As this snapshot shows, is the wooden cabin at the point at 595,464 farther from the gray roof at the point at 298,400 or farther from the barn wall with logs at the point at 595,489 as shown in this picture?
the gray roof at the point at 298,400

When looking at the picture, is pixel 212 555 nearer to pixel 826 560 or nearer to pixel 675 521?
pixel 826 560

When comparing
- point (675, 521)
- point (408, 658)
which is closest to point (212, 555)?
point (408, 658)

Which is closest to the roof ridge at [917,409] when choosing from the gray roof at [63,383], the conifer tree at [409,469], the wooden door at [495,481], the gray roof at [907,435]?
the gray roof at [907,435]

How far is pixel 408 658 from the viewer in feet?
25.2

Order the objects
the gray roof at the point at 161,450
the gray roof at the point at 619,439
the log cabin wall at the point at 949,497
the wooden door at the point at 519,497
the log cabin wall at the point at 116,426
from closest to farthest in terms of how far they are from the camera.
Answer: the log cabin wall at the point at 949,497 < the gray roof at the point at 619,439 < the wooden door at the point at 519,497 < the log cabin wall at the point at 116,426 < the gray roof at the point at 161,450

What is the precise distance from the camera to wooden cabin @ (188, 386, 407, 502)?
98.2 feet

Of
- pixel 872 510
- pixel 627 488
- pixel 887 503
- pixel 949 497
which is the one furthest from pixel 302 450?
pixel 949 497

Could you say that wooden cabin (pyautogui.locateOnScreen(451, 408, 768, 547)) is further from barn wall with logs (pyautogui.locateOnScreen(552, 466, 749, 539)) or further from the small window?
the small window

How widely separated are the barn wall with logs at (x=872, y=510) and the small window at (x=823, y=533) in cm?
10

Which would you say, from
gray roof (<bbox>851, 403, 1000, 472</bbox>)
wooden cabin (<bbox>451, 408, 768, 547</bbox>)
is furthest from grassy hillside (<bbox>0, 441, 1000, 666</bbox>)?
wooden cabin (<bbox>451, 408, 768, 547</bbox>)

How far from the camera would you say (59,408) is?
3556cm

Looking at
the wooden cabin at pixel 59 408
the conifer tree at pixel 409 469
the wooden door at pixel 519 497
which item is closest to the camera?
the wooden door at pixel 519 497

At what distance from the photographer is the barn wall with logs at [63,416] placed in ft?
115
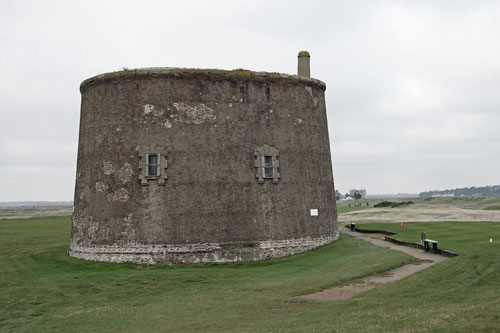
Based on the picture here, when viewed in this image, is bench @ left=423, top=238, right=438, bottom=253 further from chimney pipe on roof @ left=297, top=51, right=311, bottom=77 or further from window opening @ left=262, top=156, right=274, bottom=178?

PROBLEM TO WORK ON.
Rewrite the data above, replacing every occurrence of "barn wall with logs" with "log barn wall" and leaving everything else unchanged. Omit the pictures from your answer.

ANSWER TO THE TASK.
As this snapshot shows, is the wooden cabin at the point at 595,464 farther from the gray roof at the point at 298,400 or farther from the log barn wall at the point at 595,489 as shown in this picture?
the gray roof at the point at 298,400

When looking at the picture, is pixel 212 555 nearer to pixel 826 560 or nearer to pixel 675 521?
pixel 826 560

When comparing
- point (675, 521)
- point (408, 658)
which is closest to point (212, 555)?
point (408, 658)

Which is closest to the roof ridge at [917,409] when choosing from the gray roof at [63,383], the conifer tree at [409,469], the wooden door at [495,481], the gray roof at [907,435]?
the gray roof at [907,435]

How far is pixel 408 658 from the viewer in feet?
25.2

Order the objects
the gray roof at the point at 161,450
the gray roof at the point at 619,439
the log cabin wall at the point at 949,497
the wooden door at the point at 519,497
the log cabin wall at the point at 116,426
from closest to farthest in terms of how far they are from the camera.
Answer: the log cabin wall at the point at 949,497 < the gray roof at the point at 619,439 < the wooden door at the point at 519,497 < the log cabin wall at the point at 116,426 < the gray roof at the point at 161,450

What is the precise distance from the camera to wooden cabin @ (188, 386, 407, 502)?
98.2 feet

Of
- pixel 872 510
- pixel 627 488
- pixel 887 503
- pixel 949 497
which is the one furthest from pixel 302 450?
pixel 949 497

Could you say that wooden cabin (pyautogui.locateOnScreen(451, 408, 768, 547)) is further from log barn wall (pyautogui.locateOnScreen(552, 466, 749, 539)) or further from the small window?
the small window

How widely separated are the log barn wall at (x=872, y=510) and the small window at (x=823, y=533) in cm?
10

Which would you say, from
gray roof (<bbox>851, 403, 1000, 472</bbox>)
wooden cabin (<bbox>451, 408, 768, 547</bbox>)
is furthest from grassy hillside (<bbox>0, 441, 1000, 666</bbox>)?
wooden cabin (<bbox>451, 408, 768, 547</bbox>)

How far from the camera would you say (59,408) is?
3556cm

Looking at
the wooden cabin at pixel 59 408
the conifer tree at pixel 409 469
the wooden door at pixel 519 497
which item is closest to the camera?
the wooden door at pixel 519 497

At what distance from the photographer is the log barn wall at [63,416] placed in ft?
115
Based on the picture here, when viewed in this image, is bench @ left=423, top=238, right=438, bottom=253 further from chimney pipe on roof @ left=297, top=51, right=311, bottom=77 or further from window opening @ left=262, top=156, right=274, bottom=178?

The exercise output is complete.